Weekend On the Road.

Bindon Abbey-Moreton-Wareham-Winterborne Stickland-Lytchett Matravers, Dorset, southern England.

Bindon Abbey (Bindonium) was a Cistercian monastery, of which only ruins remain, on the River Frome about half a mile east of Wool in the Purbeck District, Dorset, England.

Bindon Abbey.

Bindon Abbey. The 18th century "gothick" gatehouse.

Bindon Abbey. Allotment or kitchen garden.

Bindon Abbey House is currently used by Bindon Abbey Wellness Retreat to provide a range of treatments and retreat days.

Moreton is a village and civil parish in Dorset, England, situated on the River Frome.

Anthriscus sylvestris, known as...cow parsley, wild chervil, wild beaked parsley, keck, or Queen Anne's lace...everywhere!
Summer has come!

Upright Spanish bluebell...It seems.

Moreton has become synonymous with the memory of T. E. Lawrence, also known as Lawrence of Arabia.
Following his death in 1935 he was buried in Moreton.

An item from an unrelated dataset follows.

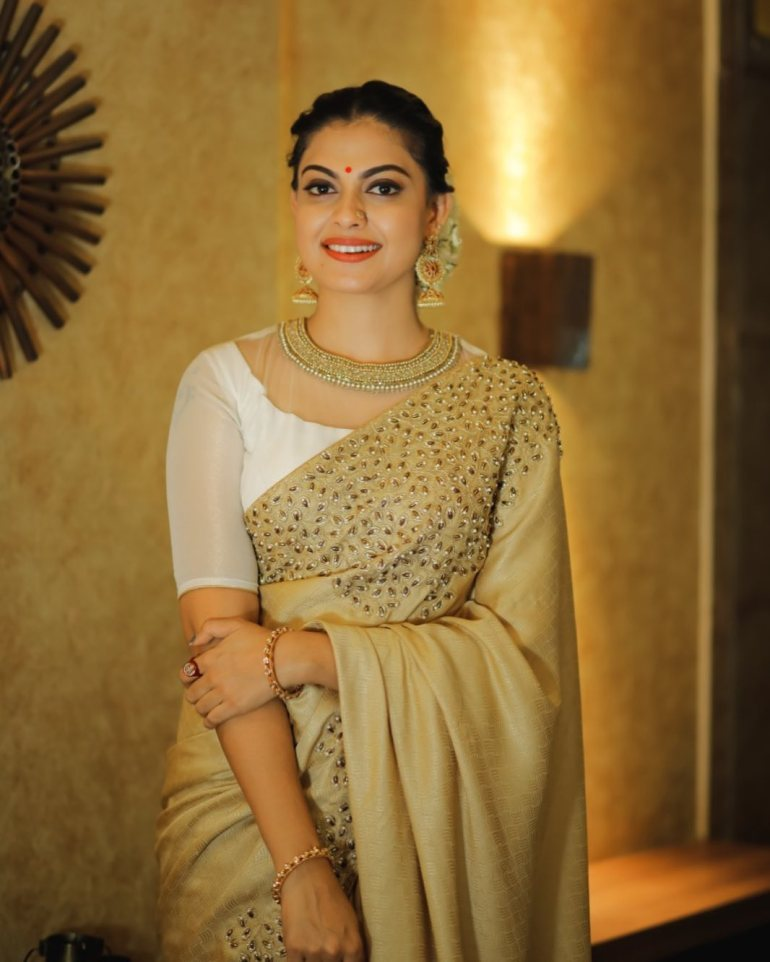 Check out this 89+ HD Photos of Anusree 93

Moreton is also known for the windows of its church, St Nicholas.
But we are moving Wareham!

Wareham is an historic market town and, under the name Wareham Town, a civil parish, in the English county of Dorset.
The town is situated on the River well!

This is called..."Travel in style"!

Come and enjoy the River Frome from Wareham.
See the yachts, birds and wildlife that frequent this beautiful place.

Winterborne Stickland is a village and civil parish in the county of Dorset in southern England.

Winterborne Stickland. The second part "Stickland" is derived from sticol, Old English for "steep".

There is more to discover about the past along the River Winterborne.

Many of the thatched cottages in the village are listed buildings.

Winterborne Stickland.
The parish Church of St Mary is a Grade I listed building.

Lytchett Matravers.
The name comes from the Brittonic litchet meaning "grey wood" and the Norman surname "Maltravers".
The Maltravers family held the village for about 300 years, until the Black Death reduced the population in the second half of the 14th century.
The surviving villagers deserted the original village, sited around the church and manor house, and resettled further up the hill.
In 2005 the Lordship of Lytchett Matravers passed to Hon. Geoffrey Beck, being one of the few remaining descendants of the de Carterets of Arundel, and a direct descendant of Renaud de Courtenay, Baron Okehampton (c. 1125 – c. 1190).

Lytchett Matravers, power line crossing.